Now, the approach continues to mature after another title-winning season. Kevin De Bruyne, Bernardo Silva, and Kyle Walker were indomitable on the right for prolonged periods of Saturday's VAR-smeared 2-2 draw with Tottenham Hotspur, and Sterling, roaming on the other side of the park, was at his most dangerous.

It's the variety of City's right-hand side that's so uncontainable. Silva is magnificent off the ball, constantly pursuing opponents and angling runs to make space when his teammates are in possession. The intricacies of his play when he has the ball are better still, such as when he wriggled his way through Erik Lamela, Danny Rose, and Tanguy Ndombele near the end of Saturday's first stanza like a cartoon mouse cockily swerving the swats of a pudgy cat.
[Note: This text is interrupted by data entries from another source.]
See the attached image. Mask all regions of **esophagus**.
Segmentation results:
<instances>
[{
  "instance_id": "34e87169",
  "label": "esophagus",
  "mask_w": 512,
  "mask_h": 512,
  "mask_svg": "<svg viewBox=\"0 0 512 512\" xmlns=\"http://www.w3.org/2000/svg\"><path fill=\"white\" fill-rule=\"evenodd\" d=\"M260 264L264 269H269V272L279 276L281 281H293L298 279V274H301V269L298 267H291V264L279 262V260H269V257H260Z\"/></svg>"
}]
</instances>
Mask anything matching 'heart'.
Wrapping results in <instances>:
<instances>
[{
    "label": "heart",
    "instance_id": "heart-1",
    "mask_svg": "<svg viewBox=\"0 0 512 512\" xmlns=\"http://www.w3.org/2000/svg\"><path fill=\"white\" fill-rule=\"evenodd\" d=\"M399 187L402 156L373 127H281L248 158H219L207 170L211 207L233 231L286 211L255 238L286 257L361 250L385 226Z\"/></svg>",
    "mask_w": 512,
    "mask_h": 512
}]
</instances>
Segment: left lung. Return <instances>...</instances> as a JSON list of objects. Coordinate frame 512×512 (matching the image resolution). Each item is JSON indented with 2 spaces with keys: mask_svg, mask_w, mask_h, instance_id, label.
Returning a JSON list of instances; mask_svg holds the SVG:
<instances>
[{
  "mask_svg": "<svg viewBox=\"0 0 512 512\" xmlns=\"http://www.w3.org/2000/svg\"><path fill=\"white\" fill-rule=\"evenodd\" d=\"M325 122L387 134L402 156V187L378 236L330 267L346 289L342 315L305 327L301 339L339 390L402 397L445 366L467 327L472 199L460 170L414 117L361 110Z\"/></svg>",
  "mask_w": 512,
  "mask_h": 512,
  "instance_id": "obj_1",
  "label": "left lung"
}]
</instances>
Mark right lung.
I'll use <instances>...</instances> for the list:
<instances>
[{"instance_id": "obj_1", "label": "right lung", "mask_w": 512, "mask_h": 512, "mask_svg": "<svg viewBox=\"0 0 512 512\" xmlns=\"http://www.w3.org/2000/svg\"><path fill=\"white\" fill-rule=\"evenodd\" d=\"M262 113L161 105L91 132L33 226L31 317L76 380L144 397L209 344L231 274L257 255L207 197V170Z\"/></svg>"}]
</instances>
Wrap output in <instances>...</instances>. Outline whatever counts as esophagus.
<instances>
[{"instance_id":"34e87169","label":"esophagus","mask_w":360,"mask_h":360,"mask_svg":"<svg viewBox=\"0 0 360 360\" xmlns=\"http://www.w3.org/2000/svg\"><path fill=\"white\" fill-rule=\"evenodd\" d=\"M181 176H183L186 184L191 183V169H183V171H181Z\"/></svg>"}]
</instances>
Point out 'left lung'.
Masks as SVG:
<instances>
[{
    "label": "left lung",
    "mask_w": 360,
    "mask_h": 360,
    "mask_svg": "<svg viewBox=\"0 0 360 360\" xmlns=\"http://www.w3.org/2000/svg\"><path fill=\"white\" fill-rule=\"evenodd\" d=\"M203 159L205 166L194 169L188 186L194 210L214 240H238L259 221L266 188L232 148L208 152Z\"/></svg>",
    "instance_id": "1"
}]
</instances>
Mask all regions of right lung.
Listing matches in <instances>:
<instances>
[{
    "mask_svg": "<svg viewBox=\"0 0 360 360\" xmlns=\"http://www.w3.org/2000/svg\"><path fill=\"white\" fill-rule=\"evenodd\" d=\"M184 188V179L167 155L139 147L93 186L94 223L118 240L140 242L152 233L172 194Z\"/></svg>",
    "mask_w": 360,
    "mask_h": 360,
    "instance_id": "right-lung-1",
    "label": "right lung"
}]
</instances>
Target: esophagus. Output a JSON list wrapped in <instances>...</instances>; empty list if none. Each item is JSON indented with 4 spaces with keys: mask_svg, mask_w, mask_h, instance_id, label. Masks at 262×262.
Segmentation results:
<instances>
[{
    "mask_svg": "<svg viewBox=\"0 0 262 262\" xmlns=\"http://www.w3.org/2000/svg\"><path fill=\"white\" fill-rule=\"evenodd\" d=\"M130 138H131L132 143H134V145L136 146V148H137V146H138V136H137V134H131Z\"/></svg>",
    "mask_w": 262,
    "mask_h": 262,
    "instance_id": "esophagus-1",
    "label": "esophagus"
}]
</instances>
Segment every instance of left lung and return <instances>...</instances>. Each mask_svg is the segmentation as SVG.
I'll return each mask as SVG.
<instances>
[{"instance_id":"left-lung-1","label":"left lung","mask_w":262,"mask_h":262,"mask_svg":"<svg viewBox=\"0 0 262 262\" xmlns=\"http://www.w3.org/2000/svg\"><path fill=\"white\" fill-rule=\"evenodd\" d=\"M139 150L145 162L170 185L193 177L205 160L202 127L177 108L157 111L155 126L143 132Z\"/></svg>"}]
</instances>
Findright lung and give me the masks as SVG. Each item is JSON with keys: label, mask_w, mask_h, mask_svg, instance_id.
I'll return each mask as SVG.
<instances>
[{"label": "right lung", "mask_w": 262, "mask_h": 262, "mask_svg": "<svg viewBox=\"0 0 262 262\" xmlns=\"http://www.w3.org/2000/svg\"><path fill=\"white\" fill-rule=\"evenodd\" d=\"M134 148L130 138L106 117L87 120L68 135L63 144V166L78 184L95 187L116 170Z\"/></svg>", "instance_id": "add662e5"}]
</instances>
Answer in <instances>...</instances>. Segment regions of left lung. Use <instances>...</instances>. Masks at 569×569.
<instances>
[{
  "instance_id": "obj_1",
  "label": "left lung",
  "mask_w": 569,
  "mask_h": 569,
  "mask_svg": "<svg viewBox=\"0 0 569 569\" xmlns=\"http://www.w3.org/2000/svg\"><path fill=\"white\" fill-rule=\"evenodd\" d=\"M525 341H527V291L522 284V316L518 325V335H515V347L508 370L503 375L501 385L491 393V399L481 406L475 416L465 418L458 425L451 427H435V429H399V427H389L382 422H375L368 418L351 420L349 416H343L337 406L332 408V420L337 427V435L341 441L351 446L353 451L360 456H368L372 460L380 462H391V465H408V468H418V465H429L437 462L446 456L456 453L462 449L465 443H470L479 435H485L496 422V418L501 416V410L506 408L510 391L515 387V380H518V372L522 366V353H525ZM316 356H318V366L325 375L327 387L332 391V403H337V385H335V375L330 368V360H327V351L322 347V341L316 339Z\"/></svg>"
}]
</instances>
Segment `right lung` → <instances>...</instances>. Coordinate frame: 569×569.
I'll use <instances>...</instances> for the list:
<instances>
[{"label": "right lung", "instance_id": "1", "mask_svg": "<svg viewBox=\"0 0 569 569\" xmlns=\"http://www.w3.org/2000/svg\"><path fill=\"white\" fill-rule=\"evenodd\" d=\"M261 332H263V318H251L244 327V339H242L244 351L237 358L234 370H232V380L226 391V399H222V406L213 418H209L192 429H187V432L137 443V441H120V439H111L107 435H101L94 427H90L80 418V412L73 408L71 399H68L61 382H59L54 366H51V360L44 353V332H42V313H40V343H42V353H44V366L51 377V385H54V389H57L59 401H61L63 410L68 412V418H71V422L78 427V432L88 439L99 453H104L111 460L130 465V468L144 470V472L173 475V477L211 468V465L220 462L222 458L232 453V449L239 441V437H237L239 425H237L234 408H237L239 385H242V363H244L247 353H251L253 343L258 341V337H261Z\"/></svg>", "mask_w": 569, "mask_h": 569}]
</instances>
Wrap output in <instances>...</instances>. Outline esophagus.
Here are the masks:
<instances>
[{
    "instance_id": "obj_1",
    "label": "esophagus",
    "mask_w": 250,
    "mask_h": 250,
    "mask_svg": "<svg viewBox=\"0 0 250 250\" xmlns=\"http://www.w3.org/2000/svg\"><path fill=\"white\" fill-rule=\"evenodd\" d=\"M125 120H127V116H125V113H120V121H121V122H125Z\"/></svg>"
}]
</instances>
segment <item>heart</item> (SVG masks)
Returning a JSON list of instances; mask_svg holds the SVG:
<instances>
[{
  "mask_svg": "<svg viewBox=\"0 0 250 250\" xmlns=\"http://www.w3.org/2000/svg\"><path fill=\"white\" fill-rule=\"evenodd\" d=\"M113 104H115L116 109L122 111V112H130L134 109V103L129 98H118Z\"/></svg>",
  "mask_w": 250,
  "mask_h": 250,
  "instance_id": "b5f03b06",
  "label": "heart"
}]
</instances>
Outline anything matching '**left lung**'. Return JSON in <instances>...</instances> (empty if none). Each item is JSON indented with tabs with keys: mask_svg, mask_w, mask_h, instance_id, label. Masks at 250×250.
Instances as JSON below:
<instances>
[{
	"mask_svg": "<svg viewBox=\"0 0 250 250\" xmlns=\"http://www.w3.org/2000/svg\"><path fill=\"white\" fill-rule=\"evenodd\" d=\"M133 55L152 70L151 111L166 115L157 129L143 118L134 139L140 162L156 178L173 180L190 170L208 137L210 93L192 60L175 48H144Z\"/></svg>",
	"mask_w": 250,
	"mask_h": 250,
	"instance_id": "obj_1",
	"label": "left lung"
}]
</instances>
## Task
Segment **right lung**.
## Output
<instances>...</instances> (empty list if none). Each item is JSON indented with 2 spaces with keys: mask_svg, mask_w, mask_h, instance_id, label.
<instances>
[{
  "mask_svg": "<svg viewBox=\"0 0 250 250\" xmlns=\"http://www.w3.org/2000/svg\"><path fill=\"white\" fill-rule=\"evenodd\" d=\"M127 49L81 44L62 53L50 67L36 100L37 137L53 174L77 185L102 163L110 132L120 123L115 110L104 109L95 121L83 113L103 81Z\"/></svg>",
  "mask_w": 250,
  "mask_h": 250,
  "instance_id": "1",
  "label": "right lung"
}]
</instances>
Robbie Jay Barratt - AMA / Getty Images Sport / Getty

Walker appears stronger and fitter this season, and he is perhaps benefitting from one of the oldest motivational ploys in the book: the purchase of an expensive player in the same position. Joao Cancelo - who cost City a handsome €65 million - shouldn't be rushed into the lineup after Walker hurtled down the right to open routes for his colleagues or to uncover enough space for himself to cut the ball back. He completed the same number of dribbles as Silva (three) over the 90 minutes.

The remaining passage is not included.